The effect of orchidectomy and T replacement in AR^NoC/Y mice. (A) The experimental setup to study differences in androgen response between WT and AR^NoC/Y mice during an ORX intervention. (B-D) Weight of seminal vesicles (B), BCLA (C), and ventral prostate (D) normalized to body weight in 13-week-old mice that underwent ORX with vehicle or T replacement. The bar graphs show means ± SEM (n ≥ 9, two-way ANOVA with Tukey’s multiple comparisons test, **P < 0.01, ***P < 0.001, ns = not significant). (E) Representative pictures of the urogenital tract (upper panels) and individual prostate lobes of the prostate (lower panels; abbreviations: VP, ventral prostate; AP, anterior prostate; DP, dorsolateral prostate) of WT ORX + T, AR^NoC/Y ORX + T, and AR^NoC/Y ORX. Scale bar = 1 cm.

Figure 6.

Evaluation of kidneys after ORX +/- T replacement in AR^NoC/Y mice. (A) Kidney weight normalized to body weight in 13-week-old mice that underwent ORX with vehicle or T replacement. The bar graphs show means ± SEM (n ≥ 9, two-way ANOVA with Tukey’s multiple comparisons test, ns = not significant). (B-E) RT-qPCR analysis of Fkbp5 (B), Kap (C), Odc1 (C), and Ar (E) in kidney from 13-week-old WT males and AR^NoC/Y mice that underwent ORX with vehicle or T replacement.

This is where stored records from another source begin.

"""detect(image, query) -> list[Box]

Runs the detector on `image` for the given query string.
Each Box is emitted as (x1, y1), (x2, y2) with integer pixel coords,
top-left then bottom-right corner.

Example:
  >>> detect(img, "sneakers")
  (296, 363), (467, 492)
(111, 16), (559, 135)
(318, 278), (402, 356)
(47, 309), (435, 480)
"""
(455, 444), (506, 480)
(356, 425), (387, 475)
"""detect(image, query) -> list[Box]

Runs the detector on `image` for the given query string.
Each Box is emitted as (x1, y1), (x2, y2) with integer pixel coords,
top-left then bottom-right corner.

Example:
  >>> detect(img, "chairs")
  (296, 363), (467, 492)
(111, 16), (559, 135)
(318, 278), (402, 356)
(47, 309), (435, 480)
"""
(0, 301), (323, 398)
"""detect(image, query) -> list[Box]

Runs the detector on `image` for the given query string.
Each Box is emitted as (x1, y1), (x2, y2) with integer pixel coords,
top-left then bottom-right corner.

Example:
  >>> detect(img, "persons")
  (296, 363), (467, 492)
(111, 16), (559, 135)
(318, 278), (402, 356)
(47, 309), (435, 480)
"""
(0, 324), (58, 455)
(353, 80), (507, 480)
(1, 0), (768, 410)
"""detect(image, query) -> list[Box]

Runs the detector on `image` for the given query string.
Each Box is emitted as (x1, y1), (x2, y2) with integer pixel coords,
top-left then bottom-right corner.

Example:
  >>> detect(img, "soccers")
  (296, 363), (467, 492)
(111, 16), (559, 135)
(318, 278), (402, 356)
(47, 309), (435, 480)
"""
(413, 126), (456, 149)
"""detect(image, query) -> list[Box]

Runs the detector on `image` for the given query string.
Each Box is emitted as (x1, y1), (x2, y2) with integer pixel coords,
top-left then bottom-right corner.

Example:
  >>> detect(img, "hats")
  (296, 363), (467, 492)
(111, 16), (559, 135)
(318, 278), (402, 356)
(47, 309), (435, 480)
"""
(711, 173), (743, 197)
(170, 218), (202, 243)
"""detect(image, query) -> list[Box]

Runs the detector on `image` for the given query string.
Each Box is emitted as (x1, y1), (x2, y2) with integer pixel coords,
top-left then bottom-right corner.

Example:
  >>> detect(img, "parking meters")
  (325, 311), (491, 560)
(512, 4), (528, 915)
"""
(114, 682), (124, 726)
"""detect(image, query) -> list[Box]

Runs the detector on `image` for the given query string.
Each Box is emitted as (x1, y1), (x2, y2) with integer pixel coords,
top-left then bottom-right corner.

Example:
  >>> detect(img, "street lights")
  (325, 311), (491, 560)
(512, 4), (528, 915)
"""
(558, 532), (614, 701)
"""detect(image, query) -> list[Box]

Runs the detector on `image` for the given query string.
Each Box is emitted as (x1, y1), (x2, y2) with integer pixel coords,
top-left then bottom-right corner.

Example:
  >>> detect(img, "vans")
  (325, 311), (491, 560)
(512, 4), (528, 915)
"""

Expression levels are normalized to WT ORX levels. The bar graphs show means ± SEM (n ≥ 9, two-way ANOVA with Tukey’s multiple comparisons test, **P < 0.01, ***P < 0.001, ns = not significant).

Figure 7.

Analysis of AR-regulated gene expression in prostates after ORX +/- T replacement in AR^NoC/Y mice. (A-E) RT-qPCR analysis of Fkbp5 (A), Nkx3-1 (B), Odc1 (C), Pbsn (D), and Ar (E) in ventral prostates from 13-week-old WT males and AR^NoC/Y mice that underwent ORX with vehicle or T replacement. Expression levels are normalized to WT ORX levels. The bar graphs show means ± SEM (n ≥ 9, two-way ANOVA with Tukey’s multiple comparisons test, **P < 0.01, ***P < 0.001, ns = not significant).

Figure 8.

Transcriptome analysis in prostates after ORX +/- T replacement in WT and AR^NoC/Y mice. (A) Principal component analysis on the ventral prostate transcriptome of 13-week-old WT males and AR^NoC/Y mice that underwent ORX with vehicle or T replacement. (B) Heatmap for the genes that are differentially expressed in the ventral prostate between WT ORX and WT ORX + T (q-value ≤ 0.01; FC ≥ 1.5) and corresponding expression levels in AR^NoC/Y ORX and AR^NoC/Y ORX + T. (C) Enrichment plots from gene set enrichment analysis using gene sets of up- and downregulated genes in prostates of WT mice after ORX and T supplementation for 3 days (extracted from (34)). The corresponding NES (normalized enrichment score) and q-value are given. Upper panels: ranked expression levels for WT ORX + T compared to WT ORX, lower panels: ranked expression levels for AR^NoC/Y ORX + T compared to AR^NoC/Y ORX.